● What you need to do: Please repeat the lines exactly, from the one containing "Viewed in this" through the last line, inclusive.

[start Material shown]

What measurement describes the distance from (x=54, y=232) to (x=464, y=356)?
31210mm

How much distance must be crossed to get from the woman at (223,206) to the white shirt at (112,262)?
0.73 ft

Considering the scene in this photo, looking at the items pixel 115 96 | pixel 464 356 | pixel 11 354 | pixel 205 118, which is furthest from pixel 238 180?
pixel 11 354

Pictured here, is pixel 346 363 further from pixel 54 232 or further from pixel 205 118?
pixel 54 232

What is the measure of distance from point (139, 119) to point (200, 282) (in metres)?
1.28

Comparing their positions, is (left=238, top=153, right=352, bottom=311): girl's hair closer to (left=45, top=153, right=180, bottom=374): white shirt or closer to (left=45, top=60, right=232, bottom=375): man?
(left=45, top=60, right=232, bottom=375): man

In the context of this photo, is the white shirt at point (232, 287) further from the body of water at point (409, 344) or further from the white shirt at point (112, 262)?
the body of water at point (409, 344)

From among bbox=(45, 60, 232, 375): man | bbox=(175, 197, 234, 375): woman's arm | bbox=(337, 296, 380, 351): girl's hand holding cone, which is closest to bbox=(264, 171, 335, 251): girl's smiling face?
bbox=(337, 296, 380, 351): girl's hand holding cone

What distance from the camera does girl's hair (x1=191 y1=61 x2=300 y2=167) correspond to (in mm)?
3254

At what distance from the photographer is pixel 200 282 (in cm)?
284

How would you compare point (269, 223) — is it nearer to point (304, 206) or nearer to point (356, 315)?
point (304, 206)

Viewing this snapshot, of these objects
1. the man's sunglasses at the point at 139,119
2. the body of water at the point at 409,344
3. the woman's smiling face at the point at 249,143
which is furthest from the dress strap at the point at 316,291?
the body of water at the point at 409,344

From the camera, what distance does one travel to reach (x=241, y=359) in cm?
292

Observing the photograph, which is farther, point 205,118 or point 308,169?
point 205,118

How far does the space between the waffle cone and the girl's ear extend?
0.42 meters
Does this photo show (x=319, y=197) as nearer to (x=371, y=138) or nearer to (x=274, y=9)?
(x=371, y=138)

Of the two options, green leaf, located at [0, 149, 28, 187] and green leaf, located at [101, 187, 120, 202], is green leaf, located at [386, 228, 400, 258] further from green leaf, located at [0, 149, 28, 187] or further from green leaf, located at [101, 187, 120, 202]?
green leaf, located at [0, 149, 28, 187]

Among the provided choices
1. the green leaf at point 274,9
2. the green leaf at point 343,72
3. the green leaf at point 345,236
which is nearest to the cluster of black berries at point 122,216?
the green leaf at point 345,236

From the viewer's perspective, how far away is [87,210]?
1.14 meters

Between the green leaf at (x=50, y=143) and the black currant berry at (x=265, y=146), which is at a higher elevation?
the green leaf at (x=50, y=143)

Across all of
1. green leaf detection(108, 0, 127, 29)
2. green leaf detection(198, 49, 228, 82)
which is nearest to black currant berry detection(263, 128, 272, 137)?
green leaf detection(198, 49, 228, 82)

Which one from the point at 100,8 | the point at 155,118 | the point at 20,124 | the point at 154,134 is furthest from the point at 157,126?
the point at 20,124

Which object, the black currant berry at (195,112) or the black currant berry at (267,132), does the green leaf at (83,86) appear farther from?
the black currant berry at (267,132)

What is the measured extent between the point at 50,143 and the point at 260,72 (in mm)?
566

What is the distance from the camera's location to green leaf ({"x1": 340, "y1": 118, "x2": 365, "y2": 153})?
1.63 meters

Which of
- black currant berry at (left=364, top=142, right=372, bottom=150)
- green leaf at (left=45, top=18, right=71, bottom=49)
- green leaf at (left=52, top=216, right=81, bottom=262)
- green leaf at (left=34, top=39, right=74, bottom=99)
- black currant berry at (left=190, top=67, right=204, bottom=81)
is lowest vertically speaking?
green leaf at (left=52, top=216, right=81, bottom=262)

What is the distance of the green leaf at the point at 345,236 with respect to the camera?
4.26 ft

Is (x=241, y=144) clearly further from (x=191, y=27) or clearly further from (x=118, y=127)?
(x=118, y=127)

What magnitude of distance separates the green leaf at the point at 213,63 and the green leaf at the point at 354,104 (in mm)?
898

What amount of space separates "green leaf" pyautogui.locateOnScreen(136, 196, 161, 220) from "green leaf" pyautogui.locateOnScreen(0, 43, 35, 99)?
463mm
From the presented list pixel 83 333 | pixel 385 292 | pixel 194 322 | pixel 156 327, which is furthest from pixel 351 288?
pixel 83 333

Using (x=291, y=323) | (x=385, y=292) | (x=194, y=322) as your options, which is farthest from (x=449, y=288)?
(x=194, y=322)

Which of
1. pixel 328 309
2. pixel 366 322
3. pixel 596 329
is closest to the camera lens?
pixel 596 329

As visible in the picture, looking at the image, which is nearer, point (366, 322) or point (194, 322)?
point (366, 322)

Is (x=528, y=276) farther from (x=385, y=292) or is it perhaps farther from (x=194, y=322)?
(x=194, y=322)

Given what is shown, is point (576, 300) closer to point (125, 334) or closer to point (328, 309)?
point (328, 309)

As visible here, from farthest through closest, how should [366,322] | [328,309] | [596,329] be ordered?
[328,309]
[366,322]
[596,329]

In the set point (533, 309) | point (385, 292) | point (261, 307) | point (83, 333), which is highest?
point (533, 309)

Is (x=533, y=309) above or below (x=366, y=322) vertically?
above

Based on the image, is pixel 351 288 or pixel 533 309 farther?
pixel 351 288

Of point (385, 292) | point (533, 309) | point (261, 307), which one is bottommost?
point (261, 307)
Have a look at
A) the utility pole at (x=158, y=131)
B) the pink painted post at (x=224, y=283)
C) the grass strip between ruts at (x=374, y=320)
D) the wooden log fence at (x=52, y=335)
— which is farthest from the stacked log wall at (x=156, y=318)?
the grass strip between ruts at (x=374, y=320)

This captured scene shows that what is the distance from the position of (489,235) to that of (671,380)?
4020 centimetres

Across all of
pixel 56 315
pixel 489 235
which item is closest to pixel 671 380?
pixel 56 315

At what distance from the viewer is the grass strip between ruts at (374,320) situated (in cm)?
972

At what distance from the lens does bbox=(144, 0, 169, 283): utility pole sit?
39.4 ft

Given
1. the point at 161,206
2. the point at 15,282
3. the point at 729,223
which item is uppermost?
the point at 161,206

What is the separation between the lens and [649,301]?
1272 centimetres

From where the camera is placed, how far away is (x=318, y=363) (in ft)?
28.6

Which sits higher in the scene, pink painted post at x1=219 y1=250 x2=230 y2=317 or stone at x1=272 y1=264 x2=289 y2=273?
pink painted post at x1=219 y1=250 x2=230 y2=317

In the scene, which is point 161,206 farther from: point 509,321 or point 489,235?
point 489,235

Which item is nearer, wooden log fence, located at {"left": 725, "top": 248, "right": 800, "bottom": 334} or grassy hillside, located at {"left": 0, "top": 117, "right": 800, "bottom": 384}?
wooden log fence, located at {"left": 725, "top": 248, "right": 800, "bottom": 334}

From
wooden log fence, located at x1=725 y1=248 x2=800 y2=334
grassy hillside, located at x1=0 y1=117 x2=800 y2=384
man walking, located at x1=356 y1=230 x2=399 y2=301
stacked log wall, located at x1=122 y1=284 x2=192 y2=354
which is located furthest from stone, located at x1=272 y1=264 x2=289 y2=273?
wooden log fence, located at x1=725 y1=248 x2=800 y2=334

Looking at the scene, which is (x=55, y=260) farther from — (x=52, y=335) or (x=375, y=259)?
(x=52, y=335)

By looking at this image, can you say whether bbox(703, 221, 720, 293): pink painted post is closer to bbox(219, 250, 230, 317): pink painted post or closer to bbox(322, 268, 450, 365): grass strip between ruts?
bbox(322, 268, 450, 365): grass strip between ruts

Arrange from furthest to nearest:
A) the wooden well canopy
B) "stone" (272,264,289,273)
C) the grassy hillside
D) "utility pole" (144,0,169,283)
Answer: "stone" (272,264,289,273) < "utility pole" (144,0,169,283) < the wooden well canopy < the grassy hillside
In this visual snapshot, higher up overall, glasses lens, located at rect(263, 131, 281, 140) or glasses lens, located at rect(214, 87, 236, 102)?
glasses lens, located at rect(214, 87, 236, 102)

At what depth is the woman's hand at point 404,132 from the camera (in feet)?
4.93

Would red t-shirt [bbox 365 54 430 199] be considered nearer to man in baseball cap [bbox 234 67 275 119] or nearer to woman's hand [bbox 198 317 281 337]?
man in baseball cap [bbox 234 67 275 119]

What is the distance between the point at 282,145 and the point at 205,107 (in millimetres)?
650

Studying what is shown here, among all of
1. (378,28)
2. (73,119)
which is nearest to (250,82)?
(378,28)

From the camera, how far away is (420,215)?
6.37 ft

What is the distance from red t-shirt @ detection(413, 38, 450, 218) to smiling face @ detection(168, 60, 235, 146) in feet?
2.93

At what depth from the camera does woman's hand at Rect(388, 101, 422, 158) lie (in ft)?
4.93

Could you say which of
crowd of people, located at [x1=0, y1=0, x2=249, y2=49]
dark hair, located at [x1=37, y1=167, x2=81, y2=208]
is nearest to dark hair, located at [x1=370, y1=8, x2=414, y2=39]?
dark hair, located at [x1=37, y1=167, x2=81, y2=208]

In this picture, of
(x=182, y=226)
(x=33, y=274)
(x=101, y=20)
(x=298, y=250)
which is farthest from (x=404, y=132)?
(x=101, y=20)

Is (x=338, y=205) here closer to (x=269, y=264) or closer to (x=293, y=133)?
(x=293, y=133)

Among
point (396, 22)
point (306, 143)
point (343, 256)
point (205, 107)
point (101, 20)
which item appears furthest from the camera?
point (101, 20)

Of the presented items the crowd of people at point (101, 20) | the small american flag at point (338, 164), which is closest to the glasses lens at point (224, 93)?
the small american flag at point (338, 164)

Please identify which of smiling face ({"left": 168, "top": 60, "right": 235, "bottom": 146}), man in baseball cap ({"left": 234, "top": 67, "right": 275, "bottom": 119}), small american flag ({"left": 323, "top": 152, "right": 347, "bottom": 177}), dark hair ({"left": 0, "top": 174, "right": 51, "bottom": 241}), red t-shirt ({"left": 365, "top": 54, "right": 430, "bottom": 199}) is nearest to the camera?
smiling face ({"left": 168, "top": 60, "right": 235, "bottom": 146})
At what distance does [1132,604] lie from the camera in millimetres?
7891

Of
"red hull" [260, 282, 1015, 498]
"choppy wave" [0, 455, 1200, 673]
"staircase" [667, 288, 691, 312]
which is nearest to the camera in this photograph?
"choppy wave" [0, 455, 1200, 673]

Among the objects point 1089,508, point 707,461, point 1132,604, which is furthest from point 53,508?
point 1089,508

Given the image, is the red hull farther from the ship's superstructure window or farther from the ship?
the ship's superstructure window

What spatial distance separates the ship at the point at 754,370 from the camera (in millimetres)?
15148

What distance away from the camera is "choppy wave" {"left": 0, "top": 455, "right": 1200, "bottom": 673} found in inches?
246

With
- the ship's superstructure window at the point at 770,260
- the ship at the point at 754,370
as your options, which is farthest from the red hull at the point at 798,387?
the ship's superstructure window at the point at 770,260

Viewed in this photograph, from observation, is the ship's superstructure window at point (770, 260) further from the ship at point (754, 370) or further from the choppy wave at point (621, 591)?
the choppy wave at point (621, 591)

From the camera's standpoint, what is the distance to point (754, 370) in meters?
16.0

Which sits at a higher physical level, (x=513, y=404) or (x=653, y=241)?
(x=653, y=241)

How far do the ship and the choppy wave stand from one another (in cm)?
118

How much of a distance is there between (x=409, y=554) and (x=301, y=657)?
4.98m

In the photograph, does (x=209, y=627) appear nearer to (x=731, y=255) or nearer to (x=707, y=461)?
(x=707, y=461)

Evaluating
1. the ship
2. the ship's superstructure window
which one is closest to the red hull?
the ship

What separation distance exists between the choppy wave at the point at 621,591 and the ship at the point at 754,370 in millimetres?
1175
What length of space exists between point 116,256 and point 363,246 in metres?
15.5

[end Material shown]

● Exercise response:
Viewed in this photograph, from observation, is the ship's superstructure window at point (770, 260) further from the ship at point (754, 370) or further from the choppy wave at point (621, 591)?
the choppy wave at point (621, 591)

From the camera's standpoint, what is the distance to point (754, 370) in meters?
16.0

Which sits at a higher physical level, (x=513, y=404) or (x=653, y=241)?
(x=653, y=241)

How far do the ship and the choppy wave stand from one another (in cm)?
118

How much of a distance is there between (x=409, y=554) and (x=301, y=657)?
4.98m

In the photograph, does (x=209, y=627) appear nearer to (x=731, y=255) or nearer to (x=707, y=461)?
(x=707, y=461)

Evaluating
1. the ship
2. the ship's superstructure window
which one is closest to the red hull?
the ship

What separation distance exists between the choppy wave at the point at 621,591 and the ship at the point at 754,370 in millimetres?
1175
What length of space exists between point 116,256 and point 363,246 in metres?
15.5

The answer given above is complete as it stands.